先月、ElevenLabsがGoogle Cloudとのパートナーシップを拡大し、増加する需要に対応するためにNVIDIA Blackwell GPUへのアクセスを獲得したことで、その拡張は後押しされました。
言語ラインナップには現在、中国語、韓国語、日本語、トルコ語、インドネシア語、フィリピン語、ウクライナ語、ギリシャ語、チェコ語、フィンランド語、ルーマニア語、デンマーク語、ブルガリア語、マレー語、スロバキア語、クロアチア語、古典アラビア語、タミル語が含まれています。これらは、元の8言語である英語、ポーランド語、ドイツ語、スペイン語、フランス語、イタリア語、ヒンディー語、ポルトガル語に加わります。
最も恩恵を受けるのは誰か
ゲーム開発者とパブリッシャーが大きな恩恵を受けることになります。インディースタジオは、各市場のために声優を雇うことなく、国際的なオーディエンス向けに音声コンテンツをローカライズできるようになりました。
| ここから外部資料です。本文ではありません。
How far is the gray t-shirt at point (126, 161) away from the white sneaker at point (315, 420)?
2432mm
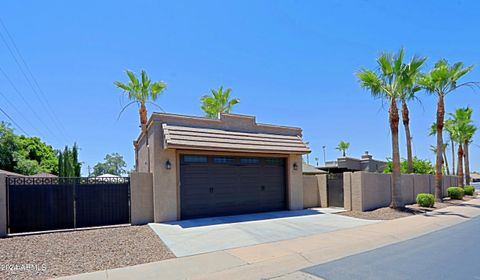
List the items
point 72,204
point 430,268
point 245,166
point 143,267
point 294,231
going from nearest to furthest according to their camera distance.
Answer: point 430,268 < point 143,267 < point 294,231 < point 72,204 < point 245,166

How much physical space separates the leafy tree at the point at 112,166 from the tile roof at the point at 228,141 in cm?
7827

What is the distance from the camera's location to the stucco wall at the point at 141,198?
38.6 ft

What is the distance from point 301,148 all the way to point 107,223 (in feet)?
30.1

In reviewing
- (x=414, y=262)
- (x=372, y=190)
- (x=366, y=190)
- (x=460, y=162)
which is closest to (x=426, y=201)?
(x=372, y=190)

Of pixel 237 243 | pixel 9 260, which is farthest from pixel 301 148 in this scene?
pixel 9 260

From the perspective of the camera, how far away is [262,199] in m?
14.8

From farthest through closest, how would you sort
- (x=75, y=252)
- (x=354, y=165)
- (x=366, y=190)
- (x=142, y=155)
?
(x=354, y=165) → (x=142, y=155) → (x=366, y=190) → (x=75, y=252)

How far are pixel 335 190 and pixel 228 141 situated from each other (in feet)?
23.0

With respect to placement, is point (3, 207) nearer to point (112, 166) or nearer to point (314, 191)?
point (314, 191)

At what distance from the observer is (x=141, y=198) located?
1195cm

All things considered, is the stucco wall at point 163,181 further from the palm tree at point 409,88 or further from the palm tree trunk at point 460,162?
the palm tree trunk at point 460,162

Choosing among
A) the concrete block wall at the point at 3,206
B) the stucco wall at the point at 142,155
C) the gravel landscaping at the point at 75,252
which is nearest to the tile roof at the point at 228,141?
the stucco wall at the point at 142,155

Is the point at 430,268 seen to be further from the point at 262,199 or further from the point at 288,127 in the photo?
the point at 288,127

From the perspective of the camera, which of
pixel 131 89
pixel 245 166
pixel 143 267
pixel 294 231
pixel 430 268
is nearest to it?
pixel 430 268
Embark StudiosとParadox Interactiveはすでにこのプラットフォームを使用しています。
教育機関は、対象言語で即座にオーディオコンテンツを生成できます。これは、言語学習プログラムや留学生への対応に役立ちます。Storytelのようなオーディオブックパブリッシャーは、すでにElevenLabsのパートナーとして、新しい市場へのカタログ拡大をより迅速に行うことができます。
アクセシビリティの観点も重要です。視覚コンテンツは、各言語で個別のオーディオトラックを録音するコストをかけずに、視覚障がいを持つユーザー向けに多言語スピーチで補完できるようになりました。
次のステップ
ElevenLabsは、他のユーザーがコンテンツ制作に使用する際に、ユーザーが自分のクローン音声を収益化できる音声共有メカニズムの導入を計画しています。CEOのMati Staniszewskiはこれを「人間とAIのコラボレーション」と位置づけていますが、収益分配の詳細は不明のままです。
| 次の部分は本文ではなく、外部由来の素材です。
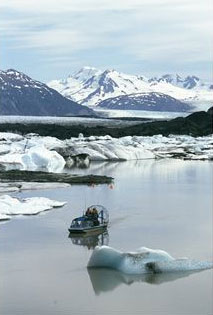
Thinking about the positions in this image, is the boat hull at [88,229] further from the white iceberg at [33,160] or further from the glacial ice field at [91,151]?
the white iceberg at [33,160]

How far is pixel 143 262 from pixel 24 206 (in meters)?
7.66

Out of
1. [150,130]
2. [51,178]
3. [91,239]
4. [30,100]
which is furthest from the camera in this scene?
[30,100]

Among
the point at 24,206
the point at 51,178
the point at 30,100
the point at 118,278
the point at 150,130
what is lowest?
the point at 118,278

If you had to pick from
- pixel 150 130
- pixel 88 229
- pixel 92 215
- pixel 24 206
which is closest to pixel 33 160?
pixel 24 206

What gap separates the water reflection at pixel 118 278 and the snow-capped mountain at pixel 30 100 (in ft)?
506

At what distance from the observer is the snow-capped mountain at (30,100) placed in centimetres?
17112

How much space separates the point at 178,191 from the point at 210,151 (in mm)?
21419

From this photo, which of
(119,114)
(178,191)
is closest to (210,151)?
(178,191)

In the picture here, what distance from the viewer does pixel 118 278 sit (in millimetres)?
12266

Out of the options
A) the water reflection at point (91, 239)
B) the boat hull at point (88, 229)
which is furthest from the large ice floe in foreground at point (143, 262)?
the boat hull at point (88, 229)

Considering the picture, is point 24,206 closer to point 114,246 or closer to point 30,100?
point 114,246

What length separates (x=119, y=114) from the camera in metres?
148

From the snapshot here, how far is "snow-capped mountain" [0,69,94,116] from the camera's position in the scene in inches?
6737

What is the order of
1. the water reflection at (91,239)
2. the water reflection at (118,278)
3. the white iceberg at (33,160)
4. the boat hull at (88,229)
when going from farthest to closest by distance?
the white iceberg at (33,160) < the boat hull at (88,229) < the water reflection at (91,239) < the water reflection at (118,278)
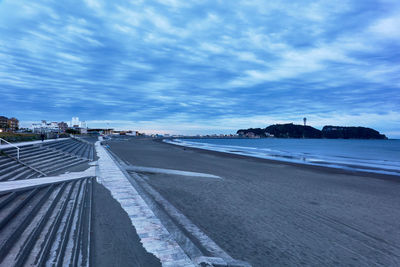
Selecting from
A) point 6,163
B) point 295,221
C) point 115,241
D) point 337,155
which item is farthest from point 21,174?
point 337,155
2023年6月の1億ドルの評価額から2026年2月の110億ドルへの同社の軌跡は、AI音声技術に対する市場の幅広い需要を反映しています。5回のラウンドで合計7億8,100万ドルの資金を調達したElevenLabsは、掲げた目標である「あらゆる言語、あらゆる音声でコンテンツをアクセシブルにすること」を追求するための余裕があります。